Material provided:

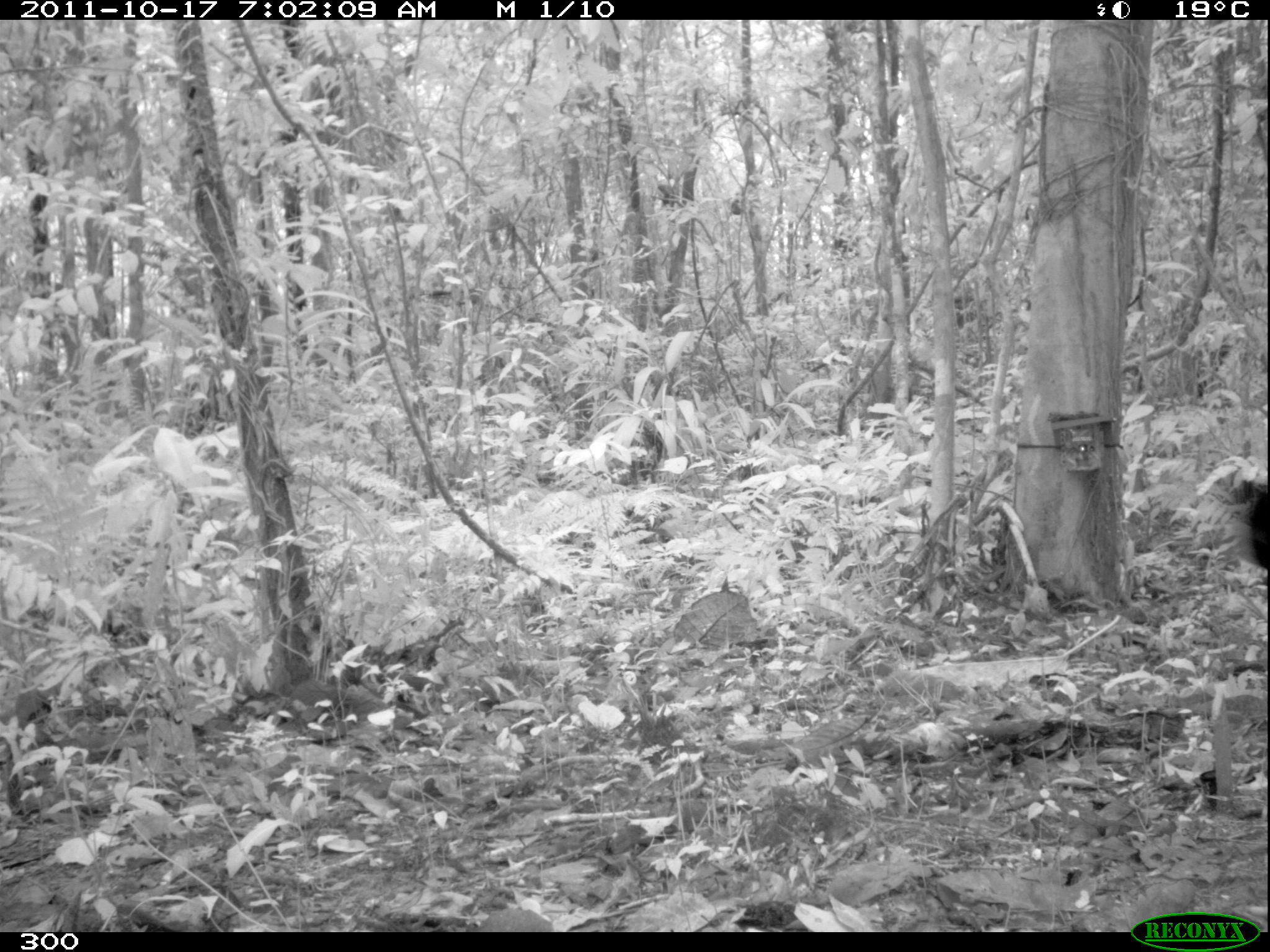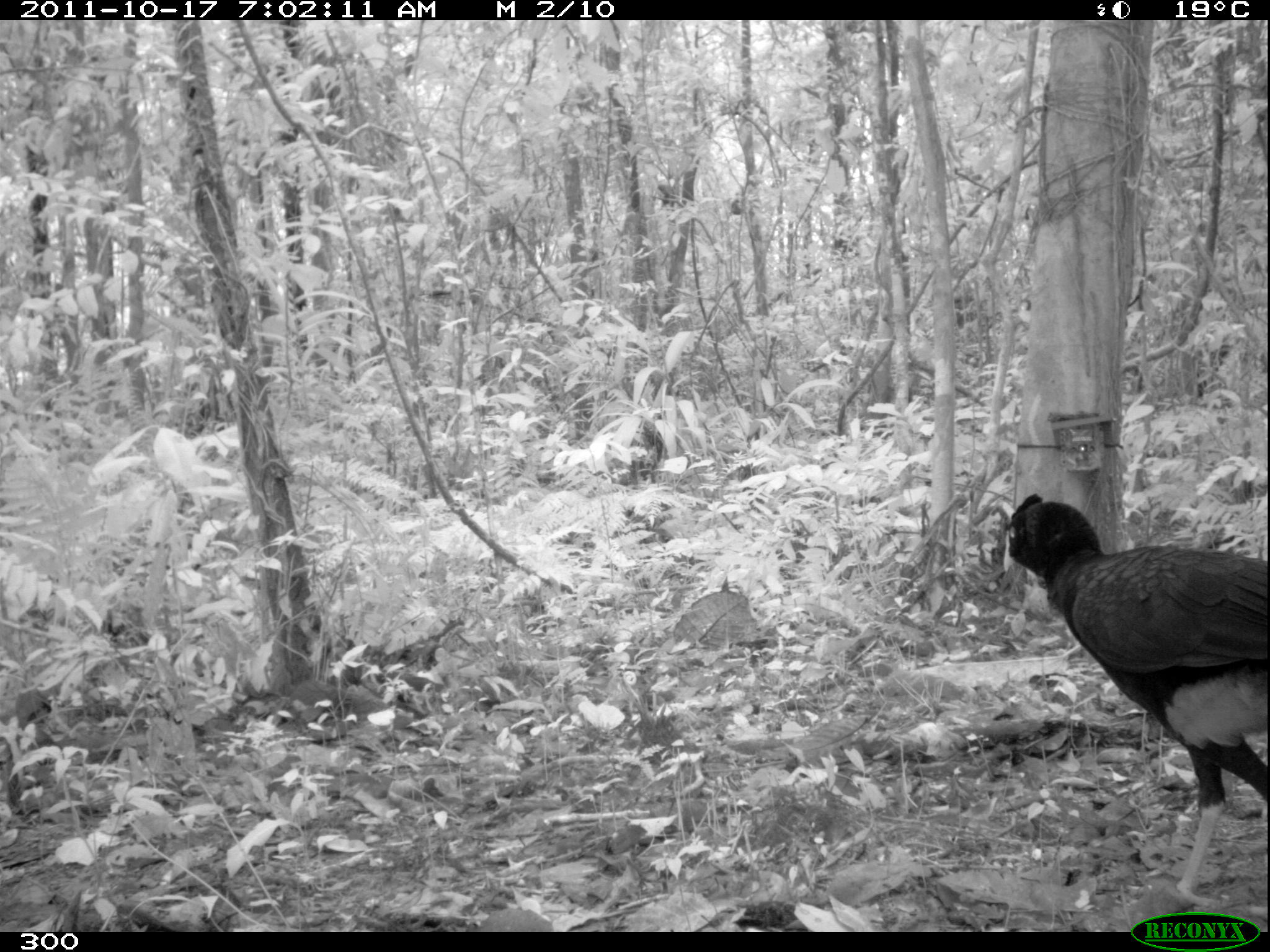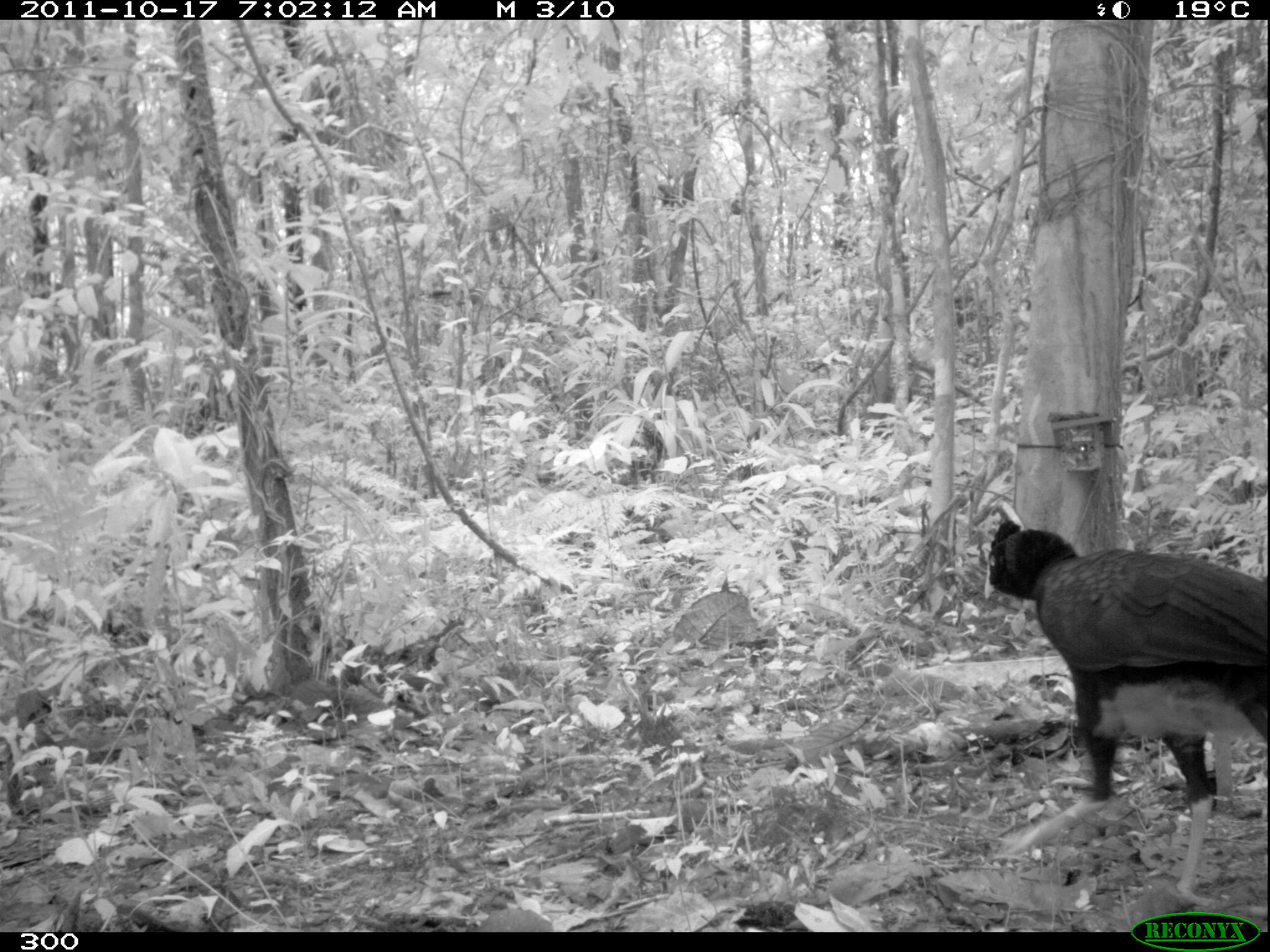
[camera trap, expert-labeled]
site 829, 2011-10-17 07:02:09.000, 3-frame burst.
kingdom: Animalia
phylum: Chordata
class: Aves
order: Galliformes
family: Cracidae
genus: Mitu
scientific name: Mitu tuberosum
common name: razor-billed curassow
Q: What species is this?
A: Mitu tuberosum (razor-billed curassow).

What is being asked: Nothing should be returned except the lines from the one holding "family: Cracidae" through the final line of the listing, exactly as they appear.

Task output:
family: Cracidae
genus: Mitu
scientific name: Mitu tuberosum
common name: razor-billed curassow
Q: What species is this?
A: Mitu tuberosum (razor-billed curassow).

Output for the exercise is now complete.